PROBLEM TO SOLVE ▸ Reproduce without any pictures the lines from the one that contains "this 700×500 image." through the end of the records, exactly as written.

Stored items
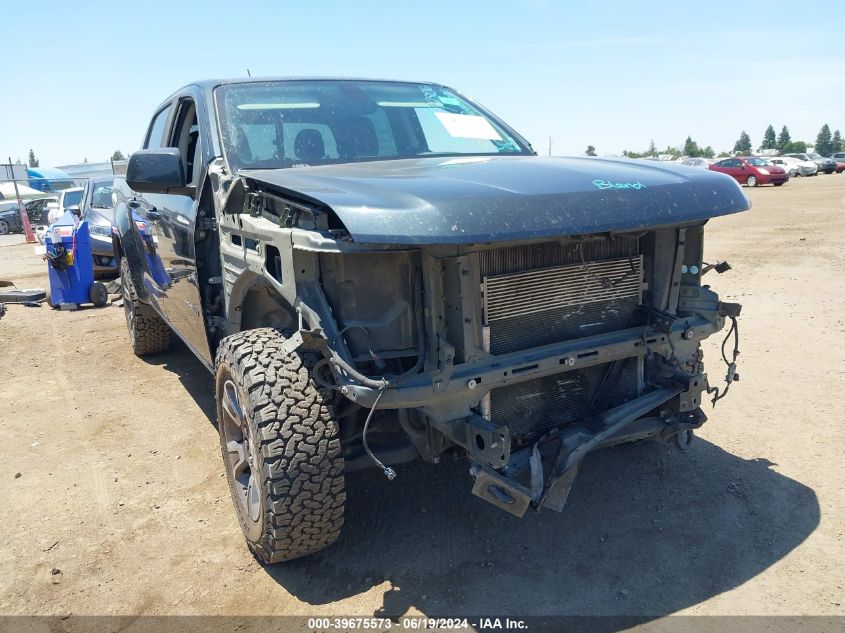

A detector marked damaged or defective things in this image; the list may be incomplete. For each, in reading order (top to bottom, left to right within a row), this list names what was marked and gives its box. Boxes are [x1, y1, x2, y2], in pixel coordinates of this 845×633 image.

damaged black truck [110, 78, 744, 556]
crumpled hood [241, 154, 748, 243]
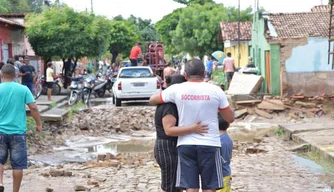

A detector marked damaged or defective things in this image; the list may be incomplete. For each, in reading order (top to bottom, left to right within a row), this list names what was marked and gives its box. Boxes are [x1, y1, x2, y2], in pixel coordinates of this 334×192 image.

damaged wall [280, 37, 334, 96]
broken concrete slab [227, 72, 264, 95]
broken concrete slab [290, 129, 334, 162]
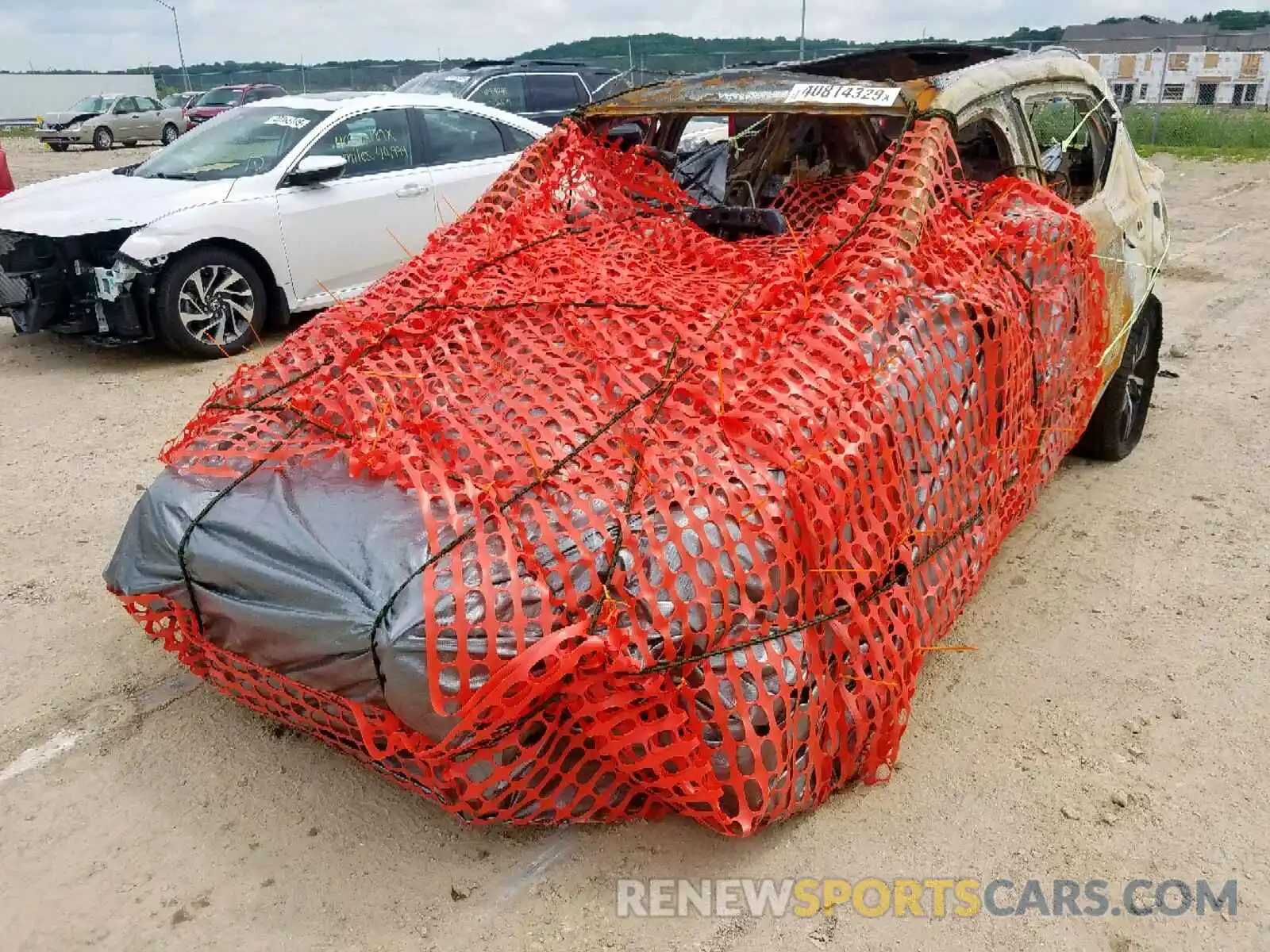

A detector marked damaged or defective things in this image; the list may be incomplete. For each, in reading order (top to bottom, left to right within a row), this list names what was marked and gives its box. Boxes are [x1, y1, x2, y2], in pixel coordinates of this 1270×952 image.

burnt car roof [581, 42, 1029, 117]
damaged honda accord [0, 92, 540, 357]
severely damaged car [0, 92, 540, 357]
severely damaged car [110, 46, 1168, 831]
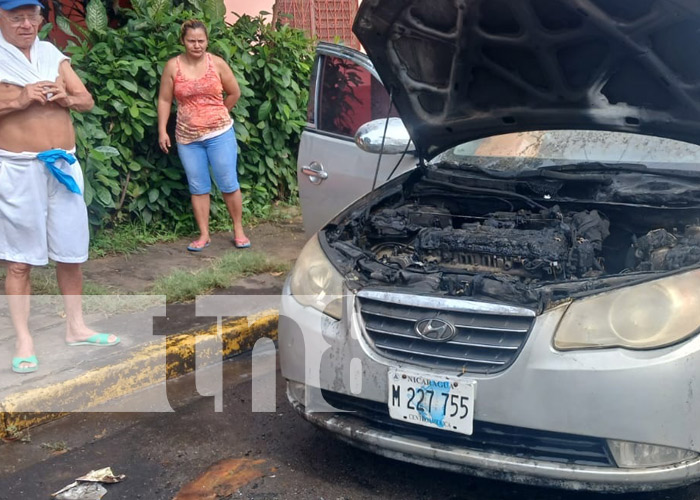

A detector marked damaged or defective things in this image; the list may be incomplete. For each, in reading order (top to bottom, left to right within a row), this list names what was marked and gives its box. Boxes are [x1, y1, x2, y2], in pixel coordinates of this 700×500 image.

burned engine bay [326, 164, 700, 310]
charred plastic part [632, 228, 700, 272]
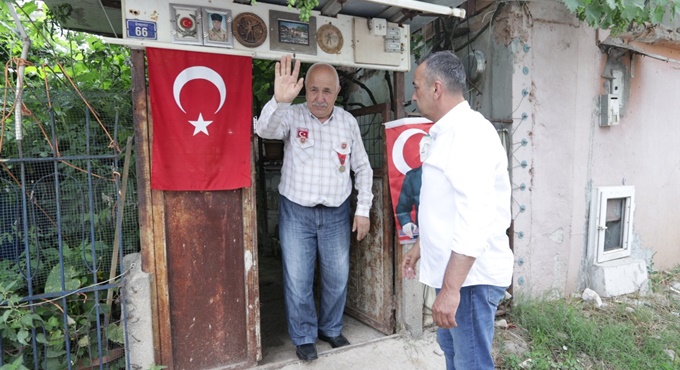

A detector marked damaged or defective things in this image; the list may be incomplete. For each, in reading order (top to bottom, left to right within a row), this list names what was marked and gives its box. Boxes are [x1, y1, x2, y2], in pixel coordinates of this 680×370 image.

rusty metal sheet [166, 191, 251, 370]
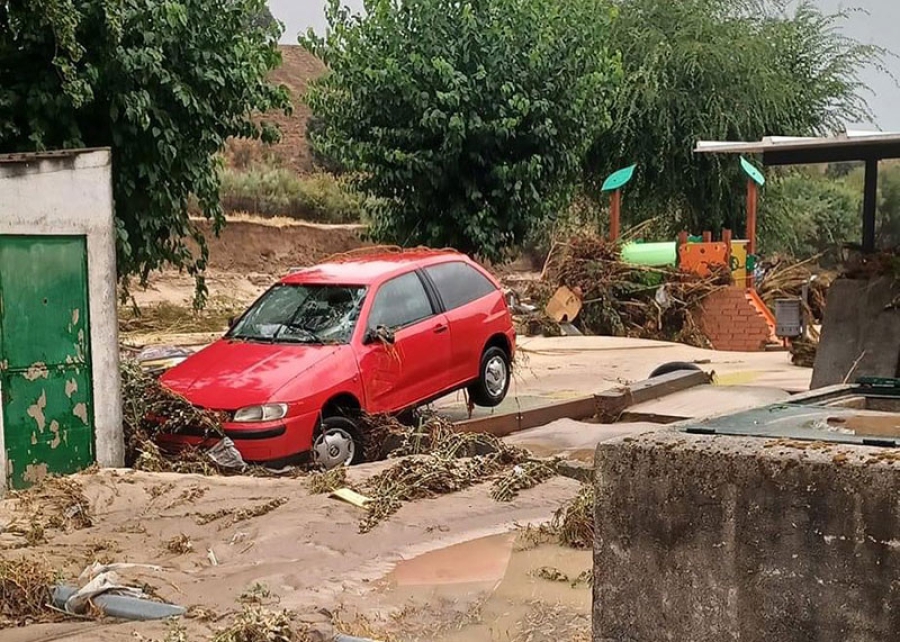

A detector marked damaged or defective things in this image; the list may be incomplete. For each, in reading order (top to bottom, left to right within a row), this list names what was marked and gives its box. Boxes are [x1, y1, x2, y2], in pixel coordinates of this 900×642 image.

damaged red hatchback [160, 252, 512, 468]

RESPONSE FOR THIS EXERCISE ▸
A detector marked damaged or defective things in this image; the list may be incomplete. For each, in reading order (top to bottom, left to right within a row), this list names what was marked and gives its box. Boxes are [x1, y1, x2, y2], in pixel coordinates of this 700×500 image.

burned engine bay [326, 164, 700, 310]
charred plastic part [632, 228, 700, 272]

A detector marked damaged or defective things in this image; the list may be incomplete. For each, in reading order (top to bottom, left to right within a row), this list names what was marked and gives its box. Boxes are [x1, y1, x2, y2], in pixel coordinates of this 680×370 image.

rusty metal sheet [166, 191, 251, 370]

A detector marked damaged or defective things in this image; the list may be incomplete. For each, in reading order (top to bottom, left to right within a row), this list names what was marked and gives its box. Boxes are [x1, y1, x2, y2], in pixel coordinates of this 900×642 image.

damaged red hatchback [160, 252, 512, 468]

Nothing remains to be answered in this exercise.